> _Work item_:
Set out exactly, line by line, the stretch of data below that begins at the line containing "- Screenshot #1" and ends at the line containing "texas: the america of america...", with both ends kept.

> _Records provided_:
· · ·
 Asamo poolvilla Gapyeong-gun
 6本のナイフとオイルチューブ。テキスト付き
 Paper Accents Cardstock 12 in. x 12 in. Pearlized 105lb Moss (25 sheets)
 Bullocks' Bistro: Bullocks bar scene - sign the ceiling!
· · ·
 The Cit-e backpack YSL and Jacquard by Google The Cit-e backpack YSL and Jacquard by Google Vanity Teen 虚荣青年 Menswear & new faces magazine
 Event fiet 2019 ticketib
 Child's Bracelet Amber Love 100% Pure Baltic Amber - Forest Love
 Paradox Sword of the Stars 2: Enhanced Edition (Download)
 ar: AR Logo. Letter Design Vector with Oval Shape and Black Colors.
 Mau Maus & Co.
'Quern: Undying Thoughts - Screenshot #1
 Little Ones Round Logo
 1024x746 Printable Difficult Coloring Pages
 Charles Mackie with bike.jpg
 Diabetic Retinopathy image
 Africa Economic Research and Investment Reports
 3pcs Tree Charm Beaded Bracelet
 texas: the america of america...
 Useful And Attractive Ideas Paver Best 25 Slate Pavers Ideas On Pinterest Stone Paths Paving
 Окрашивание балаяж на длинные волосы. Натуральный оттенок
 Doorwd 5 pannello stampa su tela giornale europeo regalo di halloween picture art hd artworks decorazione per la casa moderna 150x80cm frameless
· · ·
> _Task response_:
'Quern: Undying Thoughts - Screenshot #1
 Little Ones Round Logo
 1024x746 Printable Difficult Coloring Pages
 Charles Mackie with bike.jpg
 Diabetic Retinopathy image
 Africa Economic Research and Investment Reports
 3pcs Tree Charm Beaded Bracelet
 texas: the america of america...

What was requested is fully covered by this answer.